This report begins, 'Horrid and Barbarous MURDER. Committed upon the Body of Mary Thomson, By her sweet-heart David Brown, A FARM SERVANT NEAR CARLISLE, Who Seduced her under promise of Marriage,--and when, on account of her pregnancy, she became urgent on their marriage, he appointed to meet her at Lime Wood, where, in a lonely spot, he stabbed her with a knife, and then threw her into the pond, with a quantity of stones tied into her shawl. With an account of the wonderful discovery of the body, on which was found the letter of appointment,---and which led to the apprehension of the perpetrator of the dreadful crime.' Published by William Sanderson of Edinburgh.

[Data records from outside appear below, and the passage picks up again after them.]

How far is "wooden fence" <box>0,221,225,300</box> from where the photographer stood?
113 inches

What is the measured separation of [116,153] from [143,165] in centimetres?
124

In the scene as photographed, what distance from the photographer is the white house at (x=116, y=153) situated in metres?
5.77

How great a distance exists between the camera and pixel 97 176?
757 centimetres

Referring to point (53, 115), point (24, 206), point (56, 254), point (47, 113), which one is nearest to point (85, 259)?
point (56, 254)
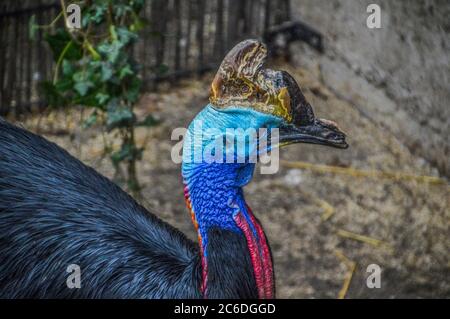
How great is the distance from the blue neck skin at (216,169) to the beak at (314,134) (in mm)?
49

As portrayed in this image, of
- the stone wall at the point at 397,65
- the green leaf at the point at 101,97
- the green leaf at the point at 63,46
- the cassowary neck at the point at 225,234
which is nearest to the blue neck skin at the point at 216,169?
the cassowary neck at the point at 225,234

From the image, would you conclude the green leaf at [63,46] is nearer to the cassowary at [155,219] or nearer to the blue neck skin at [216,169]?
the cassowary at [155,219]

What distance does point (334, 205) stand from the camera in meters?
5.26

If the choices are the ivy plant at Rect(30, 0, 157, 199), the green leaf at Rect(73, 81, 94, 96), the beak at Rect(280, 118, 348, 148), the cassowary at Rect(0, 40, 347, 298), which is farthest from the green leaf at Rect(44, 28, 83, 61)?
the beak at Rect(280, 118, 348, 148)

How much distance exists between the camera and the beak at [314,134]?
2.81 meters

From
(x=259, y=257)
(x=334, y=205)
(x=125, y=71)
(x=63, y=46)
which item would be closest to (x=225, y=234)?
(x=259, y=257)

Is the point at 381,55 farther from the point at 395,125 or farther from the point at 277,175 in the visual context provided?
the point at 277,175

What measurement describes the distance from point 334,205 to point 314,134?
8.10 feet

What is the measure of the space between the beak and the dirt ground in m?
1.82

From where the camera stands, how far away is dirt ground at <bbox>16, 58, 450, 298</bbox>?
4.69 meters

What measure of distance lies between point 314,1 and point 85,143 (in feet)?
6.39

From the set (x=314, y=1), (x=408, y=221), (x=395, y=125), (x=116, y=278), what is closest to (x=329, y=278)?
(x=408, y=221)

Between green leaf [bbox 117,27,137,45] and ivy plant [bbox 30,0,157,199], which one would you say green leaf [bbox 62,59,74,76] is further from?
green leaf [bbox 117,27,137,45]

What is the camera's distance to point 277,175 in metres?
5.52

This broadside dates from 1835-6, when Sanderson had offices in the High Street. It boasts a fine woodcut depicting the murder. Woodcuts would often be reused, but this one appears to have been specially made because the pond is shown. Also interesting is the inclusion, at the bottom, of a ballad about the crime. This offers a more conjectural approach to the telling of the tale.

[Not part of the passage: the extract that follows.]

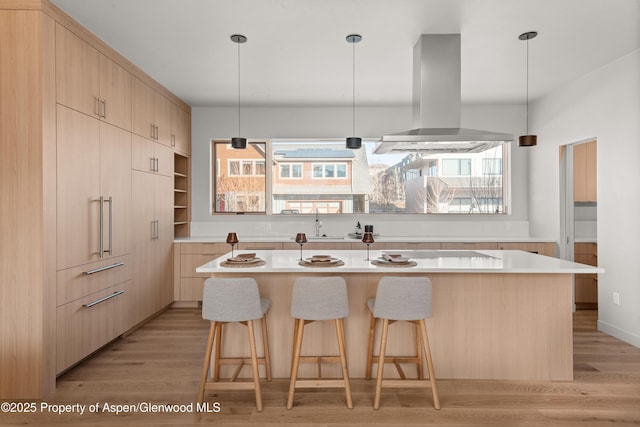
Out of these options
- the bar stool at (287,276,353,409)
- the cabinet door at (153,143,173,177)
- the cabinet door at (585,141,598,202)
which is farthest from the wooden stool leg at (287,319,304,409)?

Broadsides are single sheets of paper, printed on one side, to be read unfolded. They carried public information such as proclamations as well as ballads and news of the day. Cheaply available, they were sold on the streets by pedlars and chapmen. Broadsides offer a valuable insight into many aspects of the society they were published in, and the National Library of Scotland holds over 250,000 of them.